■ **Brief descriptive captions**:
[Start of section]
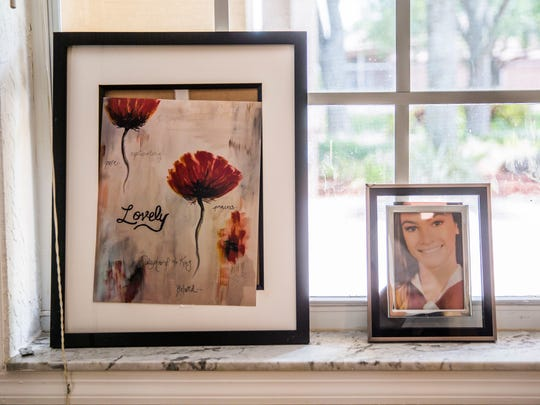 A framed photo of Meadow Pollack and a small piece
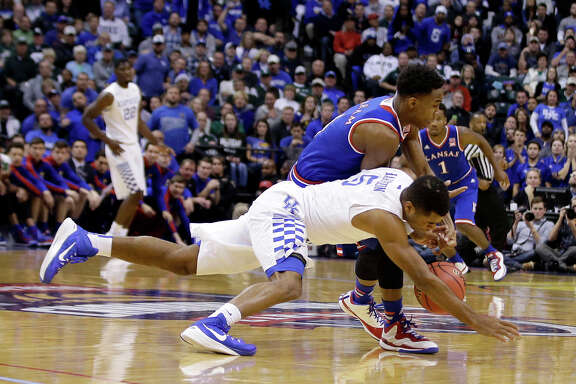 Kentucky's Andrew Harrison (5) hits the floor in a battle for the ball with Kansas' Devonte Graham.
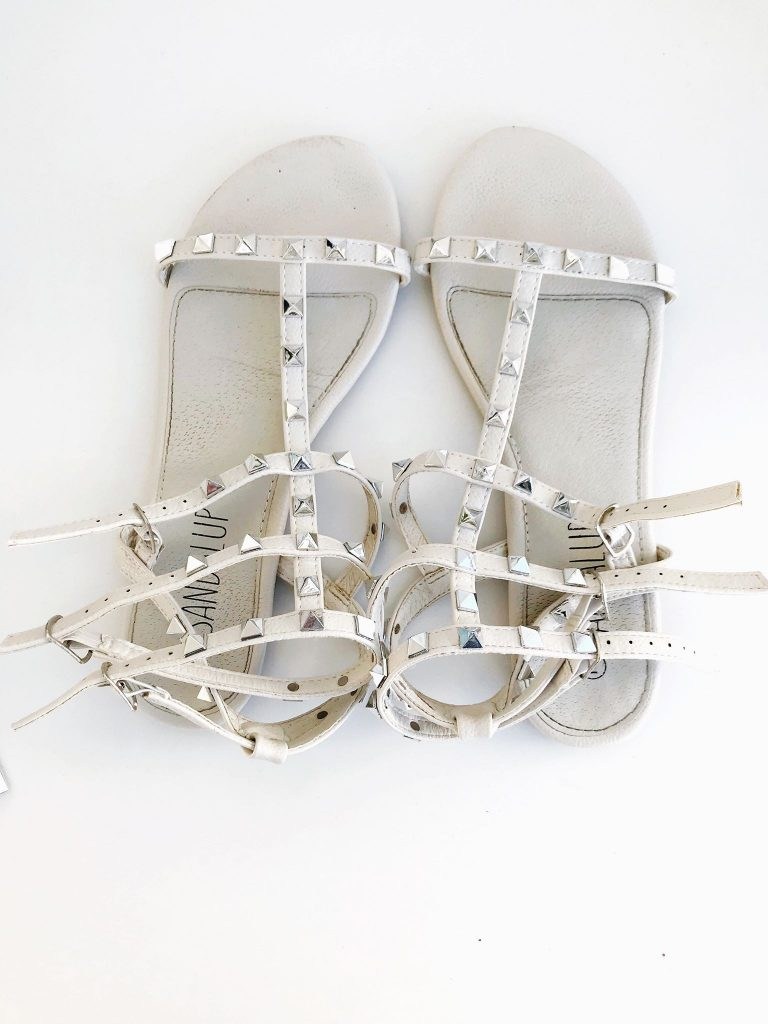 white studded sandals that look like designer inspired lookalikes from amazon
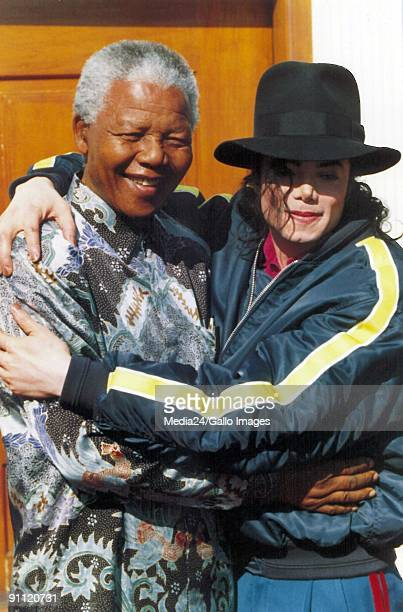 Former President Nelson Mandela with the King of Pop Michael Jackson during the King of Pop's SA visit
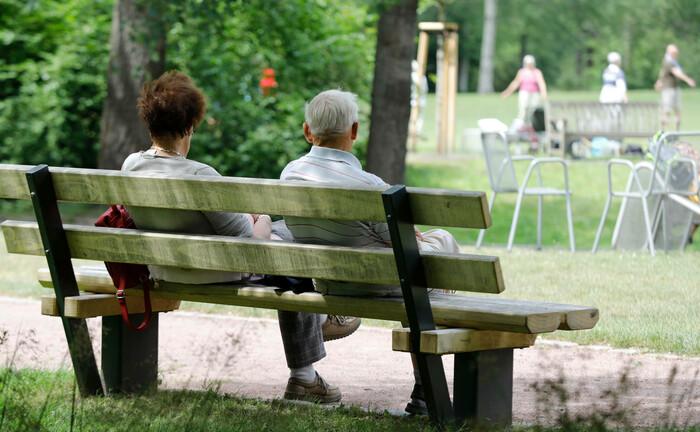 Zwei Rentner sitzen auf einer Bank und beobachten andere Senioren bei Gymnastikübungen: Das Sozialpartnermodell erwies sich bislang als Ladenhüter.
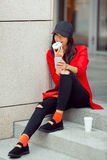 Asian business woman outdoors with food and smartphone Stock Photos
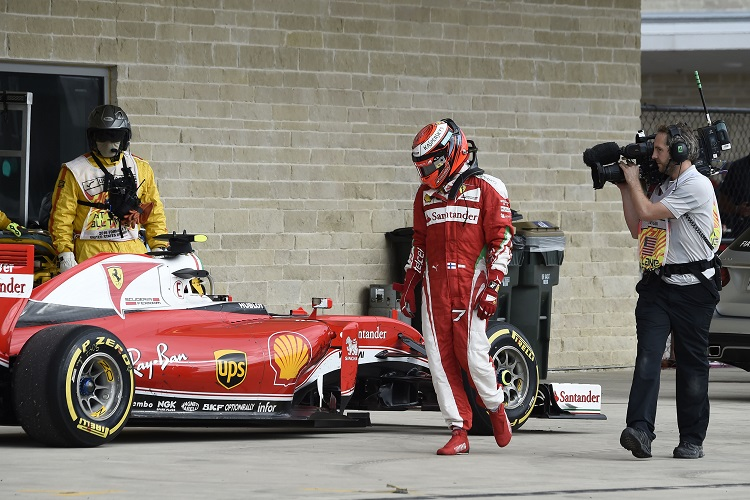 Kimi Raikkonen looks over his stricken Ferrari - Credit: Scuderia Ferrari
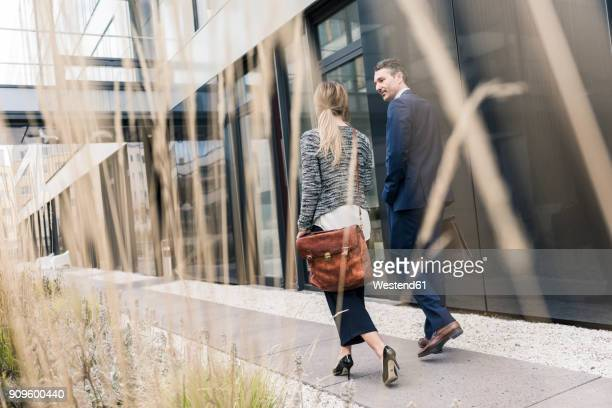 businessman and woman walking outside office building - gemeinsam gehen stock-fotos und bilder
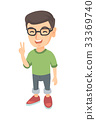 Caucasian little boy showing victory gesture. 33369740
[End of section]
■ **Task description**: Going by the data above, give back only the lines from the one containing "Zwei Rentner sitzen" through the one containing "Kimi Raikkonen looks", exactly as they stand, both ends included and no images.

■ **Answer area**:
 Zwei Rentner sitzen auf einer Bank und beobachten andere Senioren bei Gymnastikübungen: Das Sozialpartnermodell erwies sich bislang als Ladenhüter.
 Asian business woman outdoors with food and smartphone Stock Photos
 Kimi Raikkonen looks over his stricken Ferrari - Credit: Scuderia Ferrari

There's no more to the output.